### Required work
Copy the BSG005 text word for word, from "BSG005 for systemic" up to and including "and in vivo.".

BSG005 for systemic fungal infections

Genes for biosynthesis of a polyene macrolide antifungal antibiotic have been cloned and characterized by scientists at NTNU (The Norwegian University of Science and Technology) and SINTEF (Scandinavia’s largest contract research organization), and the complete biosynthetic pathway has been elucidated. It has been demonstrated that novel polyene macrolide analogues can be produced through manipulation of the biosynthetic genes. The gene cluster has been licensed by Biosergen and used, in combination with chemical modifications, to generate a series of new analogues, which have been systematically tested in vitro and in vivo.

The most promising candidates have been subjected to a comprehensive test program, which included toxicity, efficacy and pharmacokinetics studies. One of these analogues was shown in the in vivo experiments to have properties superior to those of the conventional amphotericin B.This analogue has been selected as a CD (BSG005), which will be further evaluated through regulatory preclinical and clinical tests.

Fungal Infections

Fungal infections represent a growing problem due to the rapidly increasing number of patients with their immune systems compromised because of an HIV infection, certain types of anticancer chemotherapy, or administration of immunosuppressive drugs after organ transplantation. Weakened immune system makes this group of patients especially prone to life-threatening invasive mycoses usually caused by Candida, Cryptococcus, and Aspergillus. The choice of efficient antifungal agents capable of dealing with this problem is quite limited, and currently used drugs often cause serious side-effects and are difficult to administer. In addition, fungal pathogens relatively quickly develop resistance to some of the antifungals in use today. According to the Antifungal Work Group at NIH, there is a “critical need for the development of antifungal agents”.

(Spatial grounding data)
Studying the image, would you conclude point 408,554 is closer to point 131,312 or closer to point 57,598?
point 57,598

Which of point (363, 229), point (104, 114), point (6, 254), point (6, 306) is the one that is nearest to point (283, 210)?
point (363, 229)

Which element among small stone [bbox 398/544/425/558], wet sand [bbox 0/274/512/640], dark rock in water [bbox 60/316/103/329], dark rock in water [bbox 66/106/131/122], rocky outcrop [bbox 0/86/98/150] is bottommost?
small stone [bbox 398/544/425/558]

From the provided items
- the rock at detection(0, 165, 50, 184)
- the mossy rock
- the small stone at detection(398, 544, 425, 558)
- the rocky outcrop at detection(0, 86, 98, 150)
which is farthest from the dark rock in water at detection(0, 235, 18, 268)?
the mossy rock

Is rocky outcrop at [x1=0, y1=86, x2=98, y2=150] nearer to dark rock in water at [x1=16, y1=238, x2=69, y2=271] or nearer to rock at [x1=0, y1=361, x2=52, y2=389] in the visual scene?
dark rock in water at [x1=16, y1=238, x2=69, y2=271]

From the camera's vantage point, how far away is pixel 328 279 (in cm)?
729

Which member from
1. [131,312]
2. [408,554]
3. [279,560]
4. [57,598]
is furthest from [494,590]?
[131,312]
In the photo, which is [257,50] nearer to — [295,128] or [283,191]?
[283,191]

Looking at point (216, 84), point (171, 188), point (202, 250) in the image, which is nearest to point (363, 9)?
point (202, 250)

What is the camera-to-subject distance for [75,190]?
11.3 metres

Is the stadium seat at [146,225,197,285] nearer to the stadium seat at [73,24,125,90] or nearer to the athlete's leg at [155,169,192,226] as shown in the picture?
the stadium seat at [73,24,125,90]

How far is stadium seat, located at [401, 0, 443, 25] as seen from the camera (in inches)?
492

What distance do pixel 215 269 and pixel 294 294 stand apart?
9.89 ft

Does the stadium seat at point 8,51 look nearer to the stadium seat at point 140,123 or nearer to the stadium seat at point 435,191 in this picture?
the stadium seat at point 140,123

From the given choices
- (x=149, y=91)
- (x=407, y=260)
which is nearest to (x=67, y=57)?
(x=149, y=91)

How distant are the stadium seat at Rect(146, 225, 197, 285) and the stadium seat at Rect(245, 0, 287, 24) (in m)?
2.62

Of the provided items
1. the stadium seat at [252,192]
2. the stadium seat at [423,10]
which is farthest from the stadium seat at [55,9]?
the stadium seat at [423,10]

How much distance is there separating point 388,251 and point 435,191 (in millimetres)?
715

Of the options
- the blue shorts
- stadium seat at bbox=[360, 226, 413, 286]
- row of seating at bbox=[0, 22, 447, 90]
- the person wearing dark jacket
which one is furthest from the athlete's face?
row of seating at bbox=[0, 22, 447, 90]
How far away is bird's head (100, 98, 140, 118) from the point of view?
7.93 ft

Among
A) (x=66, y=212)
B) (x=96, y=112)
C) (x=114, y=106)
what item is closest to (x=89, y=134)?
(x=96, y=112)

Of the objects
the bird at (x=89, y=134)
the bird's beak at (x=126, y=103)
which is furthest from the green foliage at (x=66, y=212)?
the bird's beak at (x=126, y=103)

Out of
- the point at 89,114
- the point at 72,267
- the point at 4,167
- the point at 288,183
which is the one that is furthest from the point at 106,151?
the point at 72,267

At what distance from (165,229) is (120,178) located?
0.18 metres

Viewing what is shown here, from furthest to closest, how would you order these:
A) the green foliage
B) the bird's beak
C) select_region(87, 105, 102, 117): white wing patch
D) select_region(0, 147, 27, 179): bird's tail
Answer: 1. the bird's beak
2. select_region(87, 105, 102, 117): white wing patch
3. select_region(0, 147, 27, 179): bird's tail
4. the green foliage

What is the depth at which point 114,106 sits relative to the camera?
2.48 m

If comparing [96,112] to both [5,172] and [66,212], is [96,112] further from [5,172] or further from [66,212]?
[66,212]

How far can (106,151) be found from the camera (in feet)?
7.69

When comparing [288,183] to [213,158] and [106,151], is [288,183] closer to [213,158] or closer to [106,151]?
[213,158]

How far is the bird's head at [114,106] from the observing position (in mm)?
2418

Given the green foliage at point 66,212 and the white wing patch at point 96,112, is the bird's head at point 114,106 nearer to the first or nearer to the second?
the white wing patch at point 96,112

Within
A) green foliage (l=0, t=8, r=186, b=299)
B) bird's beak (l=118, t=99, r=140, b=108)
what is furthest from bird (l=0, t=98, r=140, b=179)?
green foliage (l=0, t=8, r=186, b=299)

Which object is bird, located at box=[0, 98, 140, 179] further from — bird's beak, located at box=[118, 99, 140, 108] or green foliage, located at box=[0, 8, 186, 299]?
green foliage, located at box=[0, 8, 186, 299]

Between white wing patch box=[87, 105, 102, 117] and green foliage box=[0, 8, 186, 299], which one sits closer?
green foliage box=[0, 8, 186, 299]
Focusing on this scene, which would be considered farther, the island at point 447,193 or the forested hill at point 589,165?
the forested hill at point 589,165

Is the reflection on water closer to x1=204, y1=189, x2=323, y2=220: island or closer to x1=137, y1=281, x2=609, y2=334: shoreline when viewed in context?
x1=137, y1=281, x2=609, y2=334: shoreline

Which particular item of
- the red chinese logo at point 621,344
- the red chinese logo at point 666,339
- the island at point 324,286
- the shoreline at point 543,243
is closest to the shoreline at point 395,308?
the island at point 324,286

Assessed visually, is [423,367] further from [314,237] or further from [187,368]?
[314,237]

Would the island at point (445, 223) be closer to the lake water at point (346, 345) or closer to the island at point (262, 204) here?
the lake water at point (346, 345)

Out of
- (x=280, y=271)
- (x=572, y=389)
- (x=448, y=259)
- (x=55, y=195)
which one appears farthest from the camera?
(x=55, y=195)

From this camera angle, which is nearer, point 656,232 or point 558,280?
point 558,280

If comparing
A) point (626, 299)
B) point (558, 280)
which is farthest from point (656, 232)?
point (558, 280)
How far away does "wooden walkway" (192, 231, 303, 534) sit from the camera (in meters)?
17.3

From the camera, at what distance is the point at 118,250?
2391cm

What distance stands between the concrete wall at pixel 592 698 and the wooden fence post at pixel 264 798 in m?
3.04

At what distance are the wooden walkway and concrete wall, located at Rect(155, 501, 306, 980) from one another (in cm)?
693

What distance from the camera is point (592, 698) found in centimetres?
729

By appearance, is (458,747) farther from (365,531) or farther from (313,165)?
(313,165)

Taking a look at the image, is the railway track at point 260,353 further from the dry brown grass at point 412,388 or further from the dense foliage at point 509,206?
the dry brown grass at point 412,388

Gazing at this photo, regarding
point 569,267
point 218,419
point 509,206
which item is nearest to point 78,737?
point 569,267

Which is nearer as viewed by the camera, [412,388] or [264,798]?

### Your response
BSG005 for systemic fungal infections

Genes for biosynthesis of a polyene macrolide antifungal antibiotic have been cloned and characterized by scientists at NTNU (The Norwegian University of Science and Technology) and SINTEF (Scandinavia’s largest contract research organization), and the complete biosynthetic pathway has been elucidated. It has been demonstrated that novel polyene macrolide analogues can be produced through manipulation of the biosynthetic genes. The gene cluster has been licensed by Biosergen and used, in combination with chemical modifications, to generate a series of new analogues, which have been systematically tested in vitro and in vivo.